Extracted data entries
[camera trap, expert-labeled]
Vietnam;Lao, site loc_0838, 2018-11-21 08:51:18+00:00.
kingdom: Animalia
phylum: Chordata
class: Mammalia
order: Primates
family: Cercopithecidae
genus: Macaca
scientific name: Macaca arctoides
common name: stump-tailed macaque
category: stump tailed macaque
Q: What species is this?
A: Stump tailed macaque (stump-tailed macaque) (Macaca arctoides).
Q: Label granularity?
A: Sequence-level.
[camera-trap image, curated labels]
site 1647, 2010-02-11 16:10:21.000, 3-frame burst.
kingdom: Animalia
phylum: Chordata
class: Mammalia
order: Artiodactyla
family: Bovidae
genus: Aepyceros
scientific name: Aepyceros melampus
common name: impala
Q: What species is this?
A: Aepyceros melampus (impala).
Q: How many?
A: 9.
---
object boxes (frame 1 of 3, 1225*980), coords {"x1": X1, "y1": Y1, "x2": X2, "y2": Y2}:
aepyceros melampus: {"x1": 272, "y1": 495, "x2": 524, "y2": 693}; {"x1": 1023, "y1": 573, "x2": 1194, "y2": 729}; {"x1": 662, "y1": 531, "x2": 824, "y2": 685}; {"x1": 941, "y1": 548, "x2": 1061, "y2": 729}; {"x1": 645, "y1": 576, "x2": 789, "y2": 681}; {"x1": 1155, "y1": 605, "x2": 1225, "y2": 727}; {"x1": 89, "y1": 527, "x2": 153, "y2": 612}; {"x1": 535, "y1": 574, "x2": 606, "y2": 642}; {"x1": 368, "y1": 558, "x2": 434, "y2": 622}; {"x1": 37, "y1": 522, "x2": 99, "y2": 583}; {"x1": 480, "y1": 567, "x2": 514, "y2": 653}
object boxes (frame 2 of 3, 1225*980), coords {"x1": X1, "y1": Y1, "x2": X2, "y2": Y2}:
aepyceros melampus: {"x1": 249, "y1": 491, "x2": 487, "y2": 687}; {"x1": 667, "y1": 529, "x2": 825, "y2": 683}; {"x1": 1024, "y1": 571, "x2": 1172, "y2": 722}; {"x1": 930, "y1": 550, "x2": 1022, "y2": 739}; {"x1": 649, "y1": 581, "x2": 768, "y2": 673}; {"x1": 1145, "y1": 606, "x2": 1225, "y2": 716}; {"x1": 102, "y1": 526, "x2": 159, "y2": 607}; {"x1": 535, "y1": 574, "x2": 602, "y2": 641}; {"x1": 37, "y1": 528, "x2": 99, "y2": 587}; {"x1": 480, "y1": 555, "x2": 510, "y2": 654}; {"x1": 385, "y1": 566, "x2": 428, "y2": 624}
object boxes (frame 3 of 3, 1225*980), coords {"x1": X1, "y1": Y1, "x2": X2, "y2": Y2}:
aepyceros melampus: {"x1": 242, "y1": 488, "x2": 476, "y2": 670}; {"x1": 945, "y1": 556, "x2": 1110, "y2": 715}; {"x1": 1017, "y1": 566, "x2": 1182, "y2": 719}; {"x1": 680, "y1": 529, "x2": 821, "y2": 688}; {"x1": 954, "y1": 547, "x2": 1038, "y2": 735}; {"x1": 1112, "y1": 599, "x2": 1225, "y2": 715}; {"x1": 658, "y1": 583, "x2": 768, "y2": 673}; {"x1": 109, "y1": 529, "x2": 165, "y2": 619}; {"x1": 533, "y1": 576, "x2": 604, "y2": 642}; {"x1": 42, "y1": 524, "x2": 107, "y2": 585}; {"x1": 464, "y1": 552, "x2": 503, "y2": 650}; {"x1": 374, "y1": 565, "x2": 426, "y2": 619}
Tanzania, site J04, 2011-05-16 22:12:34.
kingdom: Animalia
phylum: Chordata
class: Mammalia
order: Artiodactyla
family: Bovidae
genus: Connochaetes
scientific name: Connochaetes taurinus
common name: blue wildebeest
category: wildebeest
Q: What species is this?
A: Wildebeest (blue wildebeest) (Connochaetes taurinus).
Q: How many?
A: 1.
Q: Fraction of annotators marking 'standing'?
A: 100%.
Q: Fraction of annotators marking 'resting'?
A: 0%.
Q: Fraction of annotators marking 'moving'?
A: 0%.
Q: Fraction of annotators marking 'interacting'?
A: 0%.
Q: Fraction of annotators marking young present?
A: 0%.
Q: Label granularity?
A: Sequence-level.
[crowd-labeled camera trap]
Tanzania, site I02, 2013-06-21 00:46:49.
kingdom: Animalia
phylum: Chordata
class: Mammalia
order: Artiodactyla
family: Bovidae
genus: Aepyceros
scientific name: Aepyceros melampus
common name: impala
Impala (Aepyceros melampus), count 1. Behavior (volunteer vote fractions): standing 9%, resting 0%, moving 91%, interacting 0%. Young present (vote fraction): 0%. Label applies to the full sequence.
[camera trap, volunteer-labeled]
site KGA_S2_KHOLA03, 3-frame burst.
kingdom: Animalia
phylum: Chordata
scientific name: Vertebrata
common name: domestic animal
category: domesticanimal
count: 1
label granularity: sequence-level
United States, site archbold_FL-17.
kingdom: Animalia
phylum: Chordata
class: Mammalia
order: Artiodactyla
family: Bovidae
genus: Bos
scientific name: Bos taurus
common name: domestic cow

Exercise:
Nothing in the entries should be left out; please reproduce them all exactly.

Answer to this task:
[camera trap, expert-labeled]
Vietnam;Lao, site loc_0838, 2018-11-21 08:51:18+00:00.
kingdom: Animalia
phylum: Chordata
class: Mammalia
order: Primates
family: Cercopithecidae
genus: Macaca
scientific name: Macaca arctoides
common name: stump-tailed macaque
category: stump tailed macaque
Q: What species is this?
A: Stump tailed macaque (stump-tailed macaque) (Macaca arctoides).
Q: Label granularity?
A: Sequence-level.
[camera-trap image, curated labels]
site 1647, 2010-02-11 16:10:21.000, 3-frame burst.
kingdom: Animalia
phylum: Chordata
class: Mammalia
order: Artiodactyla
family: Bovidae
genus: Aepyceros
scientific name: Aepyceros melampus
common name: impala
Q: What species is this?
A: Aepyceros melampus (impala).
Q: How many?
A: 9.
---
object boxes (frame 1 of 3, 1225*980), coords {"x1": X1, "y1": Y1, "x2": X2, "y2": Y2}:
aepyceros melampus: {"x1": 272, "y1": 495, "x2": 524, "y2": 693}; {"x1": 1023, "y1": 573, "x2": 1194, "y2": 729}; {"x1": 662, "y1": 531, "x2": 824, "y2": 685}; {"x1": 941, "y1": 548, "x2": 1061, "y2": 729}; {"x1": 645, "y1": 576, "x2": 789, "y2": 681}; {"x1": 1155, "y1": 605, "x2": 1225, "y2": 727}; {"x1": 89, "y1": 527, "x2": 153, "y2": 612}; {"x1": 535, "y1": 574, "x2": 606, "y2": 642}; {"x1": 368, "y1": 558, "x2": 434, "y2": 622}; {"x1": 37, "y1": 522, "x2": 99, "y2": 583}; {"x1": 480, "y1": 567, "x2": 514, "y2": 653}
object boxes (frame 2 of 3, 1225*980), coords {"x1": X1, "y1": Y1, "x2": X2, "y2": Y2}:
aepyceros melampus: {"x1": 249, "y1": 491, "x2": 487, "y2": 687}; {"x1": 667, "y1": 529, "x2": 825, "y2": 683}; {"x1": 1024, "y1": 571, "x2": 1172, "y2": 722}; {"x1": 930, "y1": 550, "x2": 1022, "y2": 739}; {"x1": 649, "y1": 581, "x2": 768, "y2": 673}; {"x1": 1145, "y1": 606, "x2": 1225, "y2": 716}; {"x1": 102, "y1": 526, "x2": 159, "y2": 607}; {"x1": 535, "y1": 574, "x2": 602, "y2": 641}; {"x1": 37, "y1": 528, "x2": 99, "y2": 587}; {"x1": 480, "y1": 555, "x2": 510, "y2": 654}; {"x1": 385, "y1": 566, "x2": 428, "y2": 624}
object boxes (frame 3 of 3, 1225*980), coords {"x1": X1, "y1": Y1, "x2": X2, "y2": Y2}:
aepyceros melampus: {"x1": 242, "y1": 488, "x2": 476, "y2": 670}; {"x1": 945, "y1": 556, "x2": 1110, "y2": 715}; {"x1": 1017, "y1": 566, "x2": 1182, "y2": 719}; {"x1": 680, "y1": 529, "x2": 821, "y2": 688}; {"x1": 954, "y1": 547, "x2": 1038, "y2": 735}; {"x1": 1112, "y1": 599, "x2": 1225, "y2": 715}; {"x1": 658, "y1": 583, "x2": 768, "y2": 673}; {"x1": 109, "y1": 529, "x2": 165, "y2": 619}; {"x1": 533, "y1": 576, "x2": 604, "y2": 642}; {"x1": 42, "y1": 524, "x2": 107, "y2": 585}; {"x1": 464, "y1": 552, "x2": 503, "y2": 650}; {"x1": 374, "y1": 565, "x2": 426, "y2": 619}
Tanzania, site J04, 2011-05-16 22:12:34.
kingdom: Animalia
phylum: Chordata
class: Mammalia
order: Artiodactyla
family: Bovidae
genus: Connochaetes
scientific name: Connochaetes taurinus
common name: blue wildebeest
category: wildebeest
Q: What species is this?
A: Wildebeest (blue wildebeest) (Connochaetes taurinus).
Q: How many?
A: 1.
Q: Fraction of annotators marking 'standing'?
A: 100%.
Q: Fraction of annotators marking 'resting'?
A: 0%.
Q: Fraction of annotators marking 'moving'?
A: 0%.
Q: Fraction of annotators marking 'interacting'?
A: 0%.
Q: Fraction of annotators marking young present?
A: 0%.
Q: Label granularity?
A: Sequence-level.
[crowd-labeled camera trap]
Tanzania, site I02, 2013-06-21 00:46:49.
kingdom: Animalia
phylum: Chordata
class: Mammalia
order: Artiodactyla
family: Bovidae
genus: Aepyceros
scientific name: Aepyceros melampus
common name: impala
Impala (Aepyceros melampus), count 1. Behavior (volunteer vote fractions): standing 9%, resting 0%, moving 91%, interacting 0%. Young present (vote fraction): 0%. Label applies to the full sequence.
[camera trap, volunteer-labeled]
site KGA_S2_KHOLA03, 3-frame burst.
kingdom: Animalia
phylum: Chordata
scientific name: Vertebrata
common name: domestic animal
category: domesticanimal
count: 1
label granularity: sequence-level
United States, site archbold_FL-17.
kingdom: Animalia
phylum: Chordata
class: Mammalia
order: Artiodactyla
family: Bovidae
genus: Bos
scientific name: Bos taurus
common name: domestic cow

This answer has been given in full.